Brief ::
Quote the items word for word, from the line containing "Which is point" through the last line of the items.

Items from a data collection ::
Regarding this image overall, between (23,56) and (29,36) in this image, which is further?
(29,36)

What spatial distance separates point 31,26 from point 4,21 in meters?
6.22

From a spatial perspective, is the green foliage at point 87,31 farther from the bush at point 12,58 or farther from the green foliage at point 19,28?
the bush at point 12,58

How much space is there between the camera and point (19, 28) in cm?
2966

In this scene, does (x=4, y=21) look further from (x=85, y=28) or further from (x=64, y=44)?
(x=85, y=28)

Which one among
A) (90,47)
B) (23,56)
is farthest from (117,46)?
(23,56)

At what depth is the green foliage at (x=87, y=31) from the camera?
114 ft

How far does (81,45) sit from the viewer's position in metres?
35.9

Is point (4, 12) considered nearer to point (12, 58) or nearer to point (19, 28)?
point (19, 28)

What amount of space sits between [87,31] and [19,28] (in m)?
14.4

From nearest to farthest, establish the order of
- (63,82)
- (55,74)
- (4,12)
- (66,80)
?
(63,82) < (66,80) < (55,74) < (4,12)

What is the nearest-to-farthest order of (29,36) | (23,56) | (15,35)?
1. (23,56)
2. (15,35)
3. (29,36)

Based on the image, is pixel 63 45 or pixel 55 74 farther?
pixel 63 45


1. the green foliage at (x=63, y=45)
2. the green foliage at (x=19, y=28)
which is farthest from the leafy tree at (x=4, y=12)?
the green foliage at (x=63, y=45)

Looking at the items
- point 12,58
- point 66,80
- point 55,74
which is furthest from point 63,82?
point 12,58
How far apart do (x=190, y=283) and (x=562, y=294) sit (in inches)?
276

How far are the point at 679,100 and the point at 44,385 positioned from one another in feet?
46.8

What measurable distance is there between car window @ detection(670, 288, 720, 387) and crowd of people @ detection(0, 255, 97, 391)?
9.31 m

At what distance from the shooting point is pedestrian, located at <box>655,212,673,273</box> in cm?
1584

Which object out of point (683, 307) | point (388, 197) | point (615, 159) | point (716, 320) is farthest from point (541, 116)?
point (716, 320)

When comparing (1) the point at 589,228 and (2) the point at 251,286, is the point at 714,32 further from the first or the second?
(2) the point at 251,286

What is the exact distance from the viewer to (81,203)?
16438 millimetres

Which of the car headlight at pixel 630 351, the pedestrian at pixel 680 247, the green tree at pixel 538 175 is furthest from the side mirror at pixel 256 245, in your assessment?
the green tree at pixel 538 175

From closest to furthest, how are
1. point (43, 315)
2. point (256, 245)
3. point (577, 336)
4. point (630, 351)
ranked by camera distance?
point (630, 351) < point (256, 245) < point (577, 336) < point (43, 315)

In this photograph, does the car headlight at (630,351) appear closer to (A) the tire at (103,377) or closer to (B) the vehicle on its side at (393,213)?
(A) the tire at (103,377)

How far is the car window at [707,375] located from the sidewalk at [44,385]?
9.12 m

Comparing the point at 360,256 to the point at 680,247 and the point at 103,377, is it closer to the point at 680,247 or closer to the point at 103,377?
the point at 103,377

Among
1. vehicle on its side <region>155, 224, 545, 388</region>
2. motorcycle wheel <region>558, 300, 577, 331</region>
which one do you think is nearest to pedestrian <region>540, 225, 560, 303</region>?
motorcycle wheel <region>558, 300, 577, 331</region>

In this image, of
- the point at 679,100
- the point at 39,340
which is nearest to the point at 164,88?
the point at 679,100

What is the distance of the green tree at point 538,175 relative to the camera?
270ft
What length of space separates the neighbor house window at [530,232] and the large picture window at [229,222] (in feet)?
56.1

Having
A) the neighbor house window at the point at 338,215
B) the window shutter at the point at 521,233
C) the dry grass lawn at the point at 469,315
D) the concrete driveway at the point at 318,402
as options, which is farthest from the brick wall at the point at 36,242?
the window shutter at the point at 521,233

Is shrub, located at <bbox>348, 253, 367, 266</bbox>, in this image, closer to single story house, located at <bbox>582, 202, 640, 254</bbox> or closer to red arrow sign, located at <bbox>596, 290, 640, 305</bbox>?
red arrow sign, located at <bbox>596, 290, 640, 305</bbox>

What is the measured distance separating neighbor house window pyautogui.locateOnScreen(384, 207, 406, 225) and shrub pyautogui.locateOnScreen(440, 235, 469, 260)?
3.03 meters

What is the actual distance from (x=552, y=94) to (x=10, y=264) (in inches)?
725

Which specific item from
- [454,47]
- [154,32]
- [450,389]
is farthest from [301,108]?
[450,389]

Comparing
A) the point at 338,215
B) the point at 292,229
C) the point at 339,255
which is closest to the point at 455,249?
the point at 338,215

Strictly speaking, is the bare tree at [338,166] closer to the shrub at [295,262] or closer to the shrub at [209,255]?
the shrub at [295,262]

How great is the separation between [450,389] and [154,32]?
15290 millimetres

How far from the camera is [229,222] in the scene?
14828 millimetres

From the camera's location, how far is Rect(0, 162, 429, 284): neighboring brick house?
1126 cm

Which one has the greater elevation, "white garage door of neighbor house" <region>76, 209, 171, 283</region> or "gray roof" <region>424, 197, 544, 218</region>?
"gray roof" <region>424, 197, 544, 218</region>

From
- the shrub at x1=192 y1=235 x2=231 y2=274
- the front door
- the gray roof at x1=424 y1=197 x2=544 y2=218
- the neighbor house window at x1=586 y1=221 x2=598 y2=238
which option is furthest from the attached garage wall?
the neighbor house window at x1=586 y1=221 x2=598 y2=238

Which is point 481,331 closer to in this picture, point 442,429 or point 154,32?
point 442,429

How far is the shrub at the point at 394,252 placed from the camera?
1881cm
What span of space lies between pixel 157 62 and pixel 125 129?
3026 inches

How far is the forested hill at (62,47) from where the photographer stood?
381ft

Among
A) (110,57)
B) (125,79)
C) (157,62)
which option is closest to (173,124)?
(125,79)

Exercise response ::
Which is point 481,331 closer to in this picture, point 442,429 or point 154,32?
point 442,429

How far is the shrub at the point at 394,252 placed from the camera?
1881cm
What span of space lies between pixel 157 62 and pixel 125 129?
3026 inches

How far is the forested hill at (62,47) from where the photographer stood?
381ft

Among
A) (110,57)
B) (125,79)
C) (157,62)
which option is closest to (173,124)?
(125,79)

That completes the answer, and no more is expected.